Development of pipeline for exome sequencing data analysis

Authors

  • MR De Filippo Fondazione IRCCS SDN, Naples
  • G Giurato Laboratory of Molecular Medicine and Genomics, Faculty of Medicine and Surgery, University of Salerno, IT, Naples
  • C Cantarella Laboratory of Molecular Medicine and Genomics, Faculty of Medicine and Surgery, University of Salerno, IT, Naples
  • F Rizzo Laboratory of Molecular Medicine and Genomics, Faculty of Medicine and Surgery, University of Salerno, IT, Naples
  • F Cirillo Laboratory of Molecular Medicine and Genomics, Faculty of Medicine and Surgery, University of Salerno, IT, Naples
  • A Weisz Division of Molecular Pathology and Medical Genomics, 'SS Giovanni di Dio e Ruggi d'Aragona' Hospital, University of Salerno

DOI:

https://doi.org/10.14806/ej.18.A.438

Abstract

Motivations. Exome sequencing the targeted sequencing of the subset of the protein coding human genome is a powerful and cost-effective new tool for dissecting the genetic basis of diseases and traits that have proved to be intractable to conventional gene-discovery strategies.
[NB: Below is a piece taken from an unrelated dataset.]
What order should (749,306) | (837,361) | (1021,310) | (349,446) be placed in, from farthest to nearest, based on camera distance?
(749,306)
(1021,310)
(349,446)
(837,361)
Until now many algorithms have been produced, each of them addressing a different task in the downstream analysis of next-generation sequencing (NGS) data. The aim of this work is to combine these algorithms into an analysis pipeline for the detection of SNP and deletion/insertion polymorphisms within DNA sequences obtained by whole exome sequencing. The pipeline tested with data obtained from SRA (http://www.ncbi.nlm.nih.gov/sra), will then be applied to studies undergoing in our laboratory.

Methods. Starting from raw sequence data, we first performed quality statistics and filtering of sequence reads and then aligned them to a reference genome. To this end, BWA was used to align both single- and paired-end reads for its computational efficiency and multi-platform compatibility. Post-alignment analysis, including removal of duplicate reads and quality score recalibration, was carried out using GATK, which takes into account several covariates such as machine cycle and dinucleotide context. Next, SNP calling was done using GATK UnifiedGenotyper, that uses a Bayesian model to estimate the most likely genotypes and allele frequency in a population of N samples, giving an annotated VCF file as output. Subsequently, variant quality score was recalibrated to estimate the probability of each variant being a true polymorphism, rather than a sequencer, alignment or data processing artifact, and finally filtered to improve the accuracy of genotype and SNP calling.

Results. The results obtained support the accuracy of our pipeline to identify SNP and short indels, to provide a global and quantitative catalog of nucleotide variants in the exome. The next step will be to apply this pipeline to samples sequenced in our laboratory.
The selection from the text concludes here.